Eventos como o dos 500 anos são uma boa oportunidade de pesquisa, são momentos em que um ritual é encenado. Para Jesiel Filho, as comemorações constituem momentos de intensa reescrita da nacionalidade. "O 'trabalho da memória' suscitado pela comemorações repercute fortemente sobre a construção das narrativas identitárias, daí que o próprio Estado realize tantos investimentos que não se limitam apenas à lógica do 'pão e circo': trata-se de um esforço para aproveitar o momento e disseminar uma certa idéia de nação de acordo com objetivos nitidamente 'pedagógicos'".

Manifestações culturais como a música também foram objeto de estudo do grupo. Daniela Silva, estudante de comunicação, deteve-se sobre o rap, gênero misical contestador e quase sempre ligado às periferias brasileiras. "O discurso sobre o Brasil, feito pelo rap, guarda diferenças em relação aos amplamente veiculados, mais audíveis, detentores de espaços mass-midiáticos. Eles não usam os elementos recorrentes nas comemorações dos 500 anos. Alguns se referem aos indígenas para lembrar o genocídio e não para reiterar a idéia de 'encontro' ou 'comunhão'", ressalta a pesquisadora.

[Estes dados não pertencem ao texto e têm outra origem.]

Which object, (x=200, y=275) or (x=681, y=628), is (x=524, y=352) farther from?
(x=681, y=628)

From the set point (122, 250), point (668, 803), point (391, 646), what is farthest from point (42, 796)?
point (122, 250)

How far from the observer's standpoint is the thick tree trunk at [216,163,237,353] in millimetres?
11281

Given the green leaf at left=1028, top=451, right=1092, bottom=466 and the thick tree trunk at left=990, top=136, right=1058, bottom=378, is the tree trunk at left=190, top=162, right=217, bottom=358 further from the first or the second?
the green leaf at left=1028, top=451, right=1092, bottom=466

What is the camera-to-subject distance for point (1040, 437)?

O grupo de pesquisadores da UFBA realizou também diversos debates abertos tematizando as comemorações/protestos dos 500 anos. No último, que recebeu o título Porto Seguro??? realizado em maio do ano passado, foi exibido um vídeo que documentou a violência policial em Coroa Vermelha durante as "festividades" do V Centenário. Participaram deste debate Eliana Chiossi, do Instituto de Letras da UFBA, os antropólogos Luis Nicolau e Pedro Agostinho, e o jornalista Jean Wyllis, que denunciou a censura do jornal Correio da Bahia - cujo proprietário é o senador Antônio Carlos Magalhães - a sua matéria que relatava as ocorrências de Coroa Vermelha.

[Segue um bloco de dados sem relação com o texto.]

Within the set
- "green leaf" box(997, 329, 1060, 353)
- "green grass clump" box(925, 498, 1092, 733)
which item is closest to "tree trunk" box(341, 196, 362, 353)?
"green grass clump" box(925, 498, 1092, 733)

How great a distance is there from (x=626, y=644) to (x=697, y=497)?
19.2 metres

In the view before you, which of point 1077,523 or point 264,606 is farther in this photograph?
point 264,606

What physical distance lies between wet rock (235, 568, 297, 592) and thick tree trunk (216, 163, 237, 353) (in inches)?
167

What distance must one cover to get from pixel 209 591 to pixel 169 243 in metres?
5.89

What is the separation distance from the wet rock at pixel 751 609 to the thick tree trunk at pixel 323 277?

Para este ano deverão ocorrer novos debates entre os meses de abril e maio. "O debate do ano passado teve uma expressiva participação do público, inclusive gente fora do circuito acadêmico e provocou uma grande comoção a exibição do vídeo", relata Jesiel Filho. Segundo ele, os debates tiveram uma acolhida acima do esperado e constituem um produtivo retorno imediato da pesquisa para a sociedade.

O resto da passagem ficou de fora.